Task directions
Output range, inclusive: from the line containing "MAVZU: XVIII-XIX ASRDA" to the line containing "morphology of the HB.". Restate those lines from the data below word for word and only those.

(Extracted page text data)
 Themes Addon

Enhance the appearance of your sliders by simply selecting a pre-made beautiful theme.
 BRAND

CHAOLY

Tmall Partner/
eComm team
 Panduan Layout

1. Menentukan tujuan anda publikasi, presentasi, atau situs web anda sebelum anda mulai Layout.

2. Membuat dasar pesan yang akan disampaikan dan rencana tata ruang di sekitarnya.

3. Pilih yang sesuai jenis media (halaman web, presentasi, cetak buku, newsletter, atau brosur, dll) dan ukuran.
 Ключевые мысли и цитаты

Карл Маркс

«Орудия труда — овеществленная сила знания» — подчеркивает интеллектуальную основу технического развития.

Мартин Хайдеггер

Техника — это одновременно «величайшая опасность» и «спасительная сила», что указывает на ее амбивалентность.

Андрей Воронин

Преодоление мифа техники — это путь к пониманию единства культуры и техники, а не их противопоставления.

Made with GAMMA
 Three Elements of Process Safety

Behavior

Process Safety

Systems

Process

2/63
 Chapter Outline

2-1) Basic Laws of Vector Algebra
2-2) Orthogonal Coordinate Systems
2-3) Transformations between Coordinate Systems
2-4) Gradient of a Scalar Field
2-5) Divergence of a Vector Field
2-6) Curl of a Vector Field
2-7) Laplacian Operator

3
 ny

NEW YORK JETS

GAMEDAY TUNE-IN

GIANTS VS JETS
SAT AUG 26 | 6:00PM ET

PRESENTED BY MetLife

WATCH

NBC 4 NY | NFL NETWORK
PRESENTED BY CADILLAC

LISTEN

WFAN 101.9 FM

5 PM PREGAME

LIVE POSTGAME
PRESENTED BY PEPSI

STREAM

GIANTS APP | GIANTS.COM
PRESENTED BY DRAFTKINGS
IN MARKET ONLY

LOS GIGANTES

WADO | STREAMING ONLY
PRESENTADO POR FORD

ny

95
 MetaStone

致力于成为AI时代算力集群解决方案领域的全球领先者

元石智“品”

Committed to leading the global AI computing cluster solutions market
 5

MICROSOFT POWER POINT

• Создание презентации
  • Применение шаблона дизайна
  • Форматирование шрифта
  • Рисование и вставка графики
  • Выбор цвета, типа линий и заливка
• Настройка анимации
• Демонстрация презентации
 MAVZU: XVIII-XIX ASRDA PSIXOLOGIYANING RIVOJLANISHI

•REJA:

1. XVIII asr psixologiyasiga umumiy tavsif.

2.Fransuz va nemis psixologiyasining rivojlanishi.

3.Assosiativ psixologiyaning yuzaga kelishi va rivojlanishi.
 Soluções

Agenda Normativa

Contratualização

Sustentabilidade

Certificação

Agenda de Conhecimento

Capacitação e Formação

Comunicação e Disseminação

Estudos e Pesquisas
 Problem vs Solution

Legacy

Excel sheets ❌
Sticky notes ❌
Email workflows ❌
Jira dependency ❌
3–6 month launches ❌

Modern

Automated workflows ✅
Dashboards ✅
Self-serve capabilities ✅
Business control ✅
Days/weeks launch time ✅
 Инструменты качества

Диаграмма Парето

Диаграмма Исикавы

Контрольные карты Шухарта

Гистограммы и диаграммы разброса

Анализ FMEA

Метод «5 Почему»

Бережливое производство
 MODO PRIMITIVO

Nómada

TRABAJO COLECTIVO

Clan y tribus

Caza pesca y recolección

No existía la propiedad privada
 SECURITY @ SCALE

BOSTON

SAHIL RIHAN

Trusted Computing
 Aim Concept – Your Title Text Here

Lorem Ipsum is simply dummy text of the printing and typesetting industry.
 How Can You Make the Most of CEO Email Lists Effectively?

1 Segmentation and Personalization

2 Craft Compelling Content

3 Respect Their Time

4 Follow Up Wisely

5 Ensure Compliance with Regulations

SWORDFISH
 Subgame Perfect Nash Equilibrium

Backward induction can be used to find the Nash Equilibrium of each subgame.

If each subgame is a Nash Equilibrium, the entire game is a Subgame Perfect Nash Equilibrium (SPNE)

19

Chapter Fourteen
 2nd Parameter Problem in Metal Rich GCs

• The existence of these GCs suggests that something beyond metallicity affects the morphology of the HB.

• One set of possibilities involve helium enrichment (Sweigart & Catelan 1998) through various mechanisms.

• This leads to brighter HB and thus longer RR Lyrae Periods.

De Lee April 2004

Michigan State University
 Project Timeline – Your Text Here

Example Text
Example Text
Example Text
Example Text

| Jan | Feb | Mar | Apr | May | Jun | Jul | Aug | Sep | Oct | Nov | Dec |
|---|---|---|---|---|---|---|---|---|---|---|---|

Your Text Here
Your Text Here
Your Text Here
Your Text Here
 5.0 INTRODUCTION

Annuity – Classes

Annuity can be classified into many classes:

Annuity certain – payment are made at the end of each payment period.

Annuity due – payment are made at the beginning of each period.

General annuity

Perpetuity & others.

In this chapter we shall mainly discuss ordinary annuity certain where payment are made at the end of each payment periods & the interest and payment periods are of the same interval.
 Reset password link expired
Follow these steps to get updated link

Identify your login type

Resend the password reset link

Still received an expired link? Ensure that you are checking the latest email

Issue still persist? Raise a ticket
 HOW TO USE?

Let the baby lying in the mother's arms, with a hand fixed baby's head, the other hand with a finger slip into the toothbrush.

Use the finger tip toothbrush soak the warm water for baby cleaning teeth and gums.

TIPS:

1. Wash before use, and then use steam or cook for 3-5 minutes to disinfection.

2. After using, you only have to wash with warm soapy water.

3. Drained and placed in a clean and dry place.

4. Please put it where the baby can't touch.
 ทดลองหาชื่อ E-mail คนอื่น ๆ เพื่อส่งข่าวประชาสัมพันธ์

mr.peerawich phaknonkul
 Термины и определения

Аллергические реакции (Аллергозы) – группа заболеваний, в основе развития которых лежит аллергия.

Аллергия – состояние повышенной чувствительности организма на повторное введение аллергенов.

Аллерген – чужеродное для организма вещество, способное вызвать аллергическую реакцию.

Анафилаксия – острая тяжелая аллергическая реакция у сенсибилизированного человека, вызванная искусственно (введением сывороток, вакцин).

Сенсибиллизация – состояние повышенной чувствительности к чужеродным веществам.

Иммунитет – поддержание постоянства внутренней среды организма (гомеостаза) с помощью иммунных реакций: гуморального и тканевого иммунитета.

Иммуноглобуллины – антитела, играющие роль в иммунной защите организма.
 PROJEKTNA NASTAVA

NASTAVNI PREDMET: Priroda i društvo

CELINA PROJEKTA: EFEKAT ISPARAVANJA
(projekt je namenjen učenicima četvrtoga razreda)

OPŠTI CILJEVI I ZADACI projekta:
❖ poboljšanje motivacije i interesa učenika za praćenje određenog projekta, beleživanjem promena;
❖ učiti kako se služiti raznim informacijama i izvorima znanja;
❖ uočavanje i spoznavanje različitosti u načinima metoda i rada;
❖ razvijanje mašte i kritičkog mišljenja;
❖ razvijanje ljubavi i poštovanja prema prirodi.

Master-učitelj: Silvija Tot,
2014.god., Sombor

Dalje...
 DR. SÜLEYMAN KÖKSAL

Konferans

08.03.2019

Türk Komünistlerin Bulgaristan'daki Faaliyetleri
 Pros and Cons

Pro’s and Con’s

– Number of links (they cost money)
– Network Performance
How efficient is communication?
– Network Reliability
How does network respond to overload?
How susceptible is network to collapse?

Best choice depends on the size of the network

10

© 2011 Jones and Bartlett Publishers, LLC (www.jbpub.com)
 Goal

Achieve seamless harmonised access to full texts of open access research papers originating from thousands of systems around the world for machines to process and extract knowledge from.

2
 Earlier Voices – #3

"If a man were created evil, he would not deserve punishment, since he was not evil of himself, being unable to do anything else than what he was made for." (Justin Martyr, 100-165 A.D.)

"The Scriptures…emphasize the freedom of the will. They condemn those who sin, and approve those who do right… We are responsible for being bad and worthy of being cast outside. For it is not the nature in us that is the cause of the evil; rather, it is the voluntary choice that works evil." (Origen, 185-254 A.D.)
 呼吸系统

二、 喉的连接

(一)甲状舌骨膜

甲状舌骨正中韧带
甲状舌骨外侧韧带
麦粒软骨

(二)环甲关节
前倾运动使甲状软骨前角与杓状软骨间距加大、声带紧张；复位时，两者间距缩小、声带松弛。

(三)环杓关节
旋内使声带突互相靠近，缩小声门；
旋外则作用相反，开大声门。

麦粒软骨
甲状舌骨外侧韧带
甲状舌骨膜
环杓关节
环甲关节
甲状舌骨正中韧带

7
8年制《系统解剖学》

Exercise solution
 MAVZU: XVIII-XIX ASRDA PSIXOLOGIYANING RIVOJLANISHI

•REJA:

1. XVIII asr psixologiyasiga umumiy tavsif.

2.Fransuz va nemis psixologiyasining rivojlanishi.

3.Assosiativ psixologiyaning yuzaga kelishi va rivojlanishi.
 Soluções

Agenda Normativa

Contratualização

Sustentabilidade

Certificação

Agenda de Conhecimento

Capacitação e Formação

Comunicação e Disseminação

Estudos e Pesquisas
 Problem vs Solution

Legacy

Excel sheets ❌
Sticky notes ❌
Email workflows ❌
Jira dependency ❌
3–6 month launches ❌

Modern

Automated workflows ✅
Dashboards ✅
Self-serve capabilities ✅
Business control ✅
Days/weeks launch time ✅
 Инструменты качества

Диаграмма Парето

Диаграмма Исикавы

Контрольные карты Шухарта

Гистограммы и диаграммы разброса

Анализ FMEA

Метод «5 Почему»

Бережливое производство
 MODO PRIMITIVO

Nómada

TRABAJO COLECTIVO

Clan y tribus

Caza pesca y recolección

No existía la propiedad privada
 SECURITY @ SCALE

BOSTON

SAHIL RIHAN

Trusted Computing
 Aim Concept – Your Title Text Here

Lorem Ipsum is simply dummy text of the printing and typesetting industry.
 How Can You Make the Most of CEO Email Lists Effectively?

1 Segmentation and Personalization

2 Craft Compelling Content

3 Respect Their Time

4 Follow Up Wisely

5 Ensure Compliance with Regulations

SWORDFISH
 Subgame Perfect Nash Equilibrium

Backward induction can be used to find the Nash Equilibrium of each subgame.

If each subgame is a Nash Equilibrium, the entire game is a Subgame Perfect Nash Equilibrium (SPNE)

19

Chapter Fourteen
 2nd Parameter Problem in Metal Rich GCs

• The existence of these GCs suggests that something beyond metallicity affects the morphology of the HB.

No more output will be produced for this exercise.